Ashour reviews the Egyptian Revolutionary Command Council's manipulation of the Muslim Brotherhood after the 1952 coup before Gamal Abdel Nasser turned against them in 1954. Nasser foreshadowed the Supreme Council of the Armed Forces' approach after the 2011 uprising when it did not obstruct Muhammad Morsi's election to the presidency. A year later, Morsi's appointee as commander-in-chief of the armed forces, Abdel Fattah Sisi, turned against him in a bloody coup. Ashour insightfully shows how the Egyptian military views itself as superior to the country's social strata and how it places the Brotherhood at the bottom of society.
Filiu uses the term "modern Mamluks" to refer to politically dominant Arab militaries that have mercilessly aborted the Arab uprisings. But unlike Mamluk slave soldiers, such as sultan Baybars (1223-77), who battled foreign enemies, the only victories that modern Mamluks achieved have been against their own peoples. Filiu notes that former Tunisian president Habib Bourguiba kept the army small and weak to avoid a military coup as in Egypt, Iraq, and Syria. Bourguiba aimed to marginalize the army but also instigated the disastrous 1961 Bizerte crisis that inflicted hundreds of Tunisian casualties when he ordered the blockade of the French naval base.
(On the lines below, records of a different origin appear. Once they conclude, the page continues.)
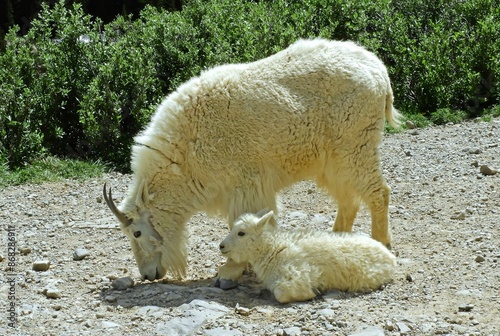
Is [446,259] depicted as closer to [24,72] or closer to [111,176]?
[111,176]

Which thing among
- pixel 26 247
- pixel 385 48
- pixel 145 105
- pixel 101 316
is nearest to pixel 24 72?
pixel 145 105

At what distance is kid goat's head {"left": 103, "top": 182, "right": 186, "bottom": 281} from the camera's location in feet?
27.8

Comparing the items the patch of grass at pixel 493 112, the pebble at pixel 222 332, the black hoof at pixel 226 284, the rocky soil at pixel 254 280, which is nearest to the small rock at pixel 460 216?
the rocky soil at pixel 254 280

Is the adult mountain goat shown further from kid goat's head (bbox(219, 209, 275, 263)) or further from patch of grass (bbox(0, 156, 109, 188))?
patch of grass (bbox(0, 156, 109, 188))

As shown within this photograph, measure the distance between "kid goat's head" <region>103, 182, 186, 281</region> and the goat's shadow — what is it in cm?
21

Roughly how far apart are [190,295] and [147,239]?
976 millimetres

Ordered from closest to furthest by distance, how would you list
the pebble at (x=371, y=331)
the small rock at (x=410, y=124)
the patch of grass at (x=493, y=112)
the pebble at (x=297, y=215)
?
the pebble at (x=371, y=331), the pebble at (x=297, y=215), the small rock at (x=410, y=124), the patch of grass at (x=493, y=112)

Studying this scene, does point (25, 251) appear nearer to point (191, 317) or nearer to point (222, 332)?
point (191, 317)

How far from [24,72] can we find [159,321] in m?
8.00

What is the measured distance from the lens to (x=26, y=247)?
939cm

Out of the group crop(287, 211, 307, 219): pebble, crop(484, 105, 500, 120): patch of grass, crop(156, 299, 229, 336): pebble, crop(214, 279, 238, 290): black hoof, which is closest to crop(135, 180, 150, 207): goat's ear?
crop(214, 279, 238, 290): black hoof

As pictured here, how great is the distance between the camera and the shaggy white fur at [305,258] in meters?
7.55

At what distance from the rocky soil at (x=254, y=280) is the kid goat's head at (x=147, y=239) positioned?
193 mm

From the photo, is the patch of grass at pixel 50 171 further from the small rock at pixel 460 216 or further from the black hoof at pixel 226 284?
the small rock at pixel 460 216
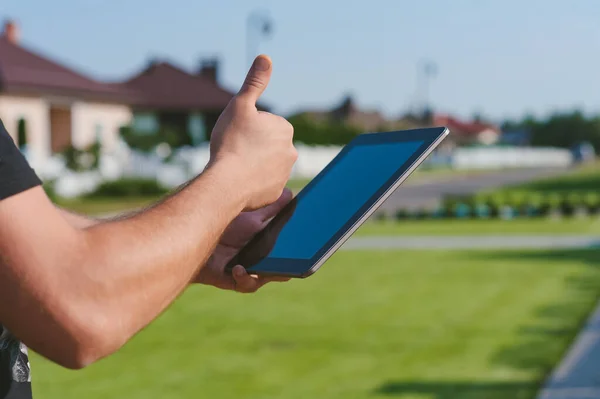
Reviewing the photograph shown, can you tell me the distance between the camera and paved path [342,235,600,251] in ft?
45.6

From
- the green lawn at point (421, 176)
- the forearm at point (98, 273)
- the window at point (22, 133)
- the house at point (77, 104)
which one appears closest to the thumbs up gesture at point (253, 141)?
the forearm at point (98, 273)

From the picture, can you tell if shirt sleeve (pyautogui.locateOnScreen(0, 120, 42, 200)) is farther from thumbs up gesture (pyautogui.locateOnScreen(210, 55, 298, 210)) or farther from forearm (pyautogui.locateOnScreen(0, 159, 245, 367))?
thumbs up gesture (pyautogui.locateOnScreen(210, 55, 298, 210))

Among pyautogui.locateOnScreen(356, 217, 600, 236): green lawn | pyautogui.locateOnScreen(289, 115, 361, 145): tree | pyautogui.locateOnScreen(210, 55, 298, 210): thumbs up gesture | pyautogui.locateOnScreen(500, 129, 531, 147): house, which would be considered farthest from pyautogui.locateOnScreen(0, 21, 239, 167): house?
pyautogui.locateOnScreen(500, 129, 531, 147): house

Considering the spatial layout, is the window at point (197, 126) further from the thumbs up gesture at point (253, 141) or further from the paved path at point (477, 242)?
the thumbs up gesture at point (253, 141)

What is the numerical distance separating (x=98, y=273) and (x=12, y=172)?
0.19 meters

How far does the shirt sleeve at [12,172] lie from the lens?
4.14 feet

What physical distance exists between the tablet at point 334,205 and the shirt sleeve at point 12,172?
57 centimetres

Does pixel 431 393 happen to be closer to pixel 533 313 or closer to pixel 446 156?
pixel 533 313

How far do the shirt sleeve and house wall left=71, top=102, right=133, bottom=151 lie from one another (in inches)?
1242

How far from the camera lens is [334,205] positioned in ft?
6.29

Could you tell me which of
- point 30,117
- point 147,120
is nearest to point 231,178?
point 30,117

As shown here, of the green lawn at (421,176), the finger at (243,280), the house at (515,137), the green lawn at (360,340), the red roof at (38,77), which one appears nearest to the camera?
the finger at (243,280)

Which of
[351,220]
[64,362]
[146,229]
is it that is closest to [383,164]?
[351,220]

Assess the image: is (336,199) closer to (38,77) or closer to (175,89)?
(38,77)
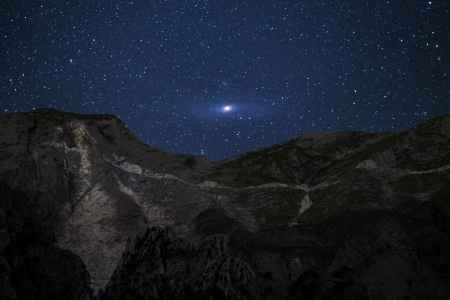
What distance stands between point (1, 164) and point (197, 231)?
246ft

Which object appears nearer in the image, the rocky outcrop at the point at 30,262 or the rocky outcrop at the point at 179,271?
the rocky outcrop at the point at 30,262

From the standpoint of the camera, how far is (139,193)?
191250mm

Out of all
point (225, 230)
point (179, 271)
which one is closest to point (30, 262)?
point (179, 271)

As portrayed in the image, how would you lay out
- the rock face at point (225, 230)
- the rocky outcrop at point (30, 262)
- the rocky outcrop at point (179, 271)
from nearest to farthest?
the rocky outcrop at point (30, 262)
the rock face at point (225, 230)
the rocky outcrop at point (179, 271)

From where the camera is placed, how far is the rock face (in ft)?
443

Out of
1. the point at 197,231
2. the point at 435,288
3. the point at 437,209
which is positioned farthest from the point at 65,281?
the point at 437,209

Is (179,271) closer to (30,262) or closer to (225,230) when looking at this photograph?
(225,230)

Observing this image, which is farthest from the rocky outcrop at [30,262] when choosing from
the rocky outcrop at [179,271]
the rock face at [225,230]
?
the rocky outcrop at [179,271]

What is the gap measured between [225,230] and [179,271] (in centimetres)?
3020

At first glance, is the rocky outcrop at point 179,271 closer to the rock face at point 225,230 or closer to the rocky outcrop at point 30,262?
the rock face at point 225,230

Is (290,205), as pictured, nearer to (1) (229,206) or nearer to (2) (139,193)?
(1) (229,206)

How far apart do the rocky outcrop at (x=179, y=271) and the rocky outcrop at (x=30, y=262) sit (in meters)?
13.4

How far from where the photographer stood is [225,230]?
17162cm

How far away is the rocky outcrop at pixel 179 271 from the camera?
446ft
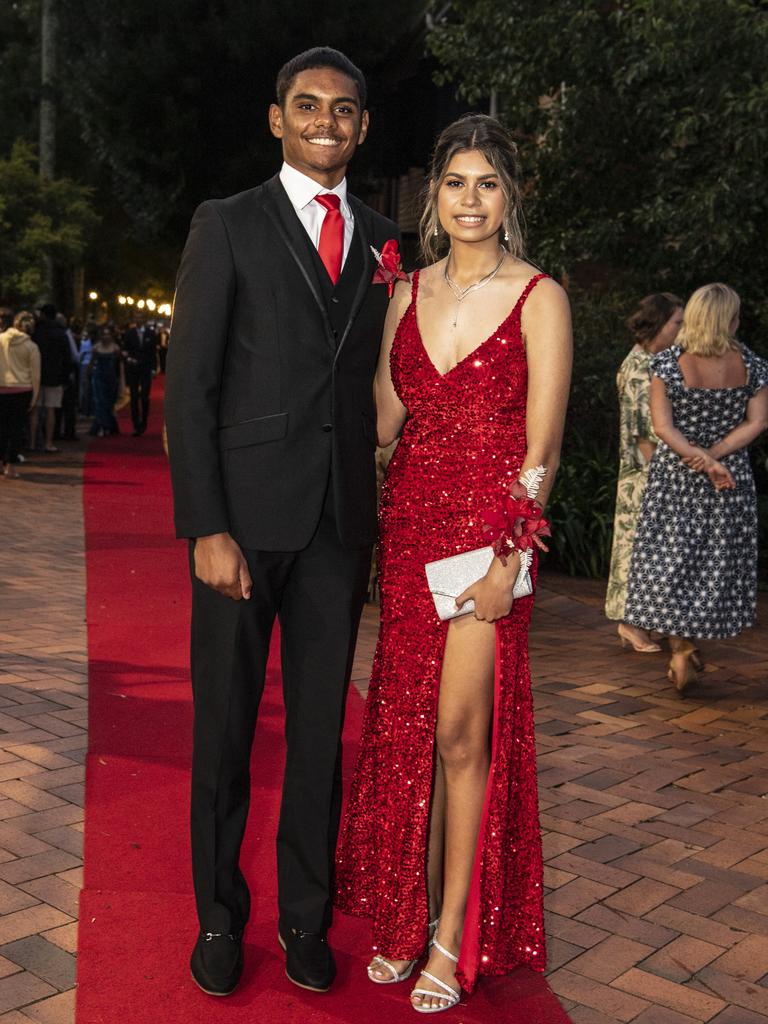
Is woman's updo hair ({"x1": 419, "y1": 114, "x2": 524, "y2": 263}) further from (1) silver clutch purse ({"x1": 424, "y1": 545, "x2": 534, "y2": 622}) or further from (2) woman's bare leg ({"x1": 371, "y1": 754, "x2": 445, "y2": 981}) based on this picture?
(2) woman's bare leg ({"x1": 371, "y1": 754, "x2": 445, "y2": 981})

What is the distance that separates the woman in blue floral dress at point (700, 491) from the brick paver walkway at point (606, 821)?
44cm

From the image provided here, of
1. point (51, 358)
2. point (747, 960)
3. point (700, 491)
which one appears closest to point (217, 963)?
point (747, 960)

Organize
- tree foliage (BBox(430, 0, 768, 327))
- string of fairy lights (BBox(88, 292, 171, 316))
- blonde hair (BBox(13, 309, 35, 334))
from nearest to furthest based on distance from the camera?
1. tree foliage (BBox(430, 0, 768, 327))
2. blonde hair (BBox(13, 309, 35, 334))
3. string of fairy lights (BBox(88, 292, 171, 316))

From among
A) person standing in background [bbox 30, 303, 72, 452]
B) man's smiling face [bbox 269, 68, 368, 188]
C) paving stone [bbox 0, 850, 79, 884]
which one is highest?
man's smiling face [bbox 269, 68, 368, 188]

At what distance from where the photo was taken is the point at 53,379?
53.9 feet

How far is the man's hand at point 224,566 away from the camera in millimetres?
3068

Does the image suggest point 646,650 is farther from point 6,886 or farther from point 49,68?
point 49,68

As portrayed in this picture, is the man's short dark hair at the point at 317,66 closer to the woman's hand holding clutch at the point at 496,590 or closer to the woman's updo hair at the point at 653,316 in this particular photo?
the woman's hand holding clutch at the point at 496,590

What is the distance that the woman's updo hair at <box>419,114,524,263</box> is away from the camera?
10.4 ft

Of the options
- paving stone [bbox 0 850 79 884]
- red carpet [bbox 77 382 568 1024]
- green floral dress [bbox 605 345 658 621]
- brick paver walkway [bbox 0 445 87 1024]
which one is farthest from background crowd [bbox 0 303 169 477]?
paving stone [bbox 0 850 79 884]

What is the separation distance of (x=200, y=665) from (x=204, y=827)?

Unfortunately, these excellent chapters lose their impact in an edited book that lacks a theoretical framework. The book's structure is problematic. First, there are numerous publications on the Arab uprisings, and the claim of "unchartered ground" is simply untrue. Second, the editors plead with readers not to despair about the future because "[t]here are still many reasons to keep faith in the long-term evolution of the region,"
but a chapter moderating the pessimistic view of Arab polities would have been more useful. Third, even though chapters address Egypt, Tunisia, Libya, Yemen, and Syria, the book is heavily skewed towards the first two countries. Finally, this narrow coverage is aggravated by neglect of comparative theoretical perspectives.